Not too long ago, Ms. Career Girl recommended Natalie P. McNeal’s The Frugalista Files on her blog. I immediately ordered it from Amazon and it may have been the best amount of money I have spent. Ahh, inspiration. The best part was that I felt she was talking to me. When I read the following passage from the beginning part of the book I knew that I was going to relate and love it!

“I am bored out of my mind. My salary sucks. What I write about isn’t sexy or glamorous. It’s a grind. Everyone at work wonders why I haven’t left. I kind of wonder why, too, but then I remember the few job offers I’ve gotten since working there: more local reporter coverage of city commissions. With newspapers going the way of the pony express, finding a new job that I want is a hot mess. It’s more of the same type of work. It’s hard to transition to being a business reporter when most of your clips are local news.

I reread the above and fee even more depressed. I don’t leave my low-paying, dead-end job, because I need money to pay down my rent, car, and school loans, and to bring down my credit card bills.”

I was really glad to know that I wasn’t alone. I have my credit card debts, but I’m lucky enough to live in Chicago where I don’t need to have a car and that my parents were able to help with the student loan debt. (Who needs a graduation party when you can be student loan free?)

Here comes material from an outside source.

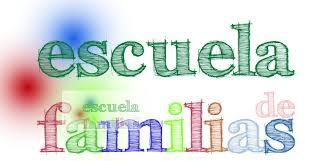 PORTAL EDUCATIVO: ESCUELA DE FAMILIAS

I was really inspired by Natalie. I am journalist, but I was never lucky enough to make it to the newsroom. Instead, I joined the corporate sector, but I feel the same way Natalie does.  I want something different. I want to have don’t spend money months. I want to bring my lunch all of the time. I want my blog to be something more than a hobby to chronicle my journey.  I want to make change in my life. I want things to be different.

Natalie, thank you for inspiring me to be better with my money.  And to Ms. Career Girl, thank you for the recommendation. You have inadvertently have influenced my life for the better. I need to become more of a frugalista.

I recommend this book to those who want to get their life in order. For those who want more. It’s possible. You just have to think outside the box.